To see the objects in the created `model_dir` directory on a
UNIX-based system, just call `ls` as follows:

```none
$ ls -1 models/iris
checkpoint
events.out.tfevents.timestamp.hostname
graph.pbtxt
model.ckpt-1.data-00000-of-00001
model.ckpt-1.index
model.ckpt-1.meta
model.ckpt-200.data-00000-of-00001
model.ckpt-200.index
model.ckpt-200.meta
```

The preceding `ls` command shows that the Estimator created checkpoints
at steps 1 (the start of training) and 200 (the end of training).


### Default checkpoint directory

If you don't specify `model_dir` in an Estimator's constructor, the Estimator
writes checkpoint files to a temporary directory chosen by Python's
[tempfile.mkdtemp](https://docs.python.org/3/library/tempfile.html#tempfile.mkdtemp)
function.
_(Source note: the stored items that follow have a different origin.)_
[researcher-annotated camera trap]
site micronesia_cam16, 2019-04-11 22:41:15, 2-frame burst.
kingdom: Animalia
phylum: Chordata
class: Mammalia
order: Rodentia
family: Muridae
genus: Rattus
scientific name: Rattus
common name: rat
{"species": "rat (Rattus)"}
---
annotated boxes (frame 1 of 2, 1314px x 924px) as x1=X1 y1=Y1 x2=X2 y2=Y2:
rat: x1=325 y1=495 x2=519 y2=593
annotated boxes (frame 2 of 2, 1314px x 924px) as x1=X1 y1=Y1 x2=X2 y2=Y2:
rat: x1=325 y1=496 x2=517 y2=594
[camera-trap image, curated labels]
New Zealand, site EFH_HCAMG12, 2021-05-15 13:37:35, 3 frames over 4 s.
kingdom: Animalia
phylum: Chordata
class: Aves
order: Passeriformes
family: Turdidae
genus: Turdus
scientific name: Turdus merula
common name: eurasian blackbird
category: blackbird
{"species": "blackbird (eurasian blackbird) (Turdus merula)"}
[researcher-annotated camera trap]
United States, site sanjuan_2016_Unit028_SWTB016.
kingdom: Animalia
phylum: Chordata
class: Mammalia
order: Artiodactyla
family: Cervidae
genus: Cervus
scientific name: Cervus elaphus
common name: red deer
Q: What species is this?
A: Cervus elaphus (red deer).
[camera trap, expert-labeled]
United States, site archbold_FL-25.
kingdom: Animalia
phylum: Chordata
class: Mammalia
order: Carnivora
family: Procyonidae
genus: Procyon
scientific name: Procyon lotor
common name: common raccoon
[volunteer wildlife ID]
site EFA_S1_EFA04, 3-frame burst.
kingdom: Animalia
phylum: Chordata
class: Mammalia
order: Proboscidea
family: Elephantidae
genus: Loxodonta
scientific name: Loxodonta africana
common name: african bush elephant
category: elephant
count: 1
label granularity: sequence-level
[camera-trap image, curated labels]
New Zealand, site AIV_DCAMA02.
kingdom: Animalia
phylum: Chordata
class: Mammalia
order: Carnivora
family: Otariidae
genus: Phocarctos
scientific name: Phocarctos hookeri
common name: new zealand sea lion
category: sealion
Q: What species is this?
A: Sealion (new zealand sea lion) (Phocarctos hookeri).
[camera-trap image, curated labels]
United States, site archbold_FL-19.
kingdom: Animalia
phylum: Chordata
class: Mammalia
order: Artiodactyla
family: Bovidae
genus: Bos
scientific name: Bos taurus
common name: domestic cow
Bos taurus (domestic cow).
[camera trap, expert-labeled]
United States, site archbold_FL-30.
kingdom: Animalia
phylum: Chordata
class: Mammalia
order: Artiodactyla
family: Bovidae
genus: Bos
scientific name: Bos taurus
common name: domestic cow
For example, the following Estimator constructor does *not* specify
the `model_dir` argument:

```python
classifier = tf.estimator.DNNClassifier(
    feature_columns=my_feature_columns,
    hidden_units=[10, 10],
    n_classes=3)

print(classifier.model_dir)
```

The `tempfile.mkdtemp` function picks a secure, temporary directory
appropriate for your operating system. For example, a typical temporary
directory on macOS might be something like the following:

```None
/var/folders/0s/5q9kfzfj3gx2knj0vj8p68yc00dhcr/T/tmpYm1Rwa
```

### Checkpointing Frequency

By default, the Estimator saves
[checkpoints](https://developers.google.com/machine-learning/glossary/#checkpoint)
in the `model_dir` according to the following schedule:

*   Writes a checkpoint every 10 minutes (600 seconds).
*   Writes a checkpoint when the `train` method starts (first iteration)
    and completes (final iteration).
*   Retains only the 5 most recent checkpoints in the directory.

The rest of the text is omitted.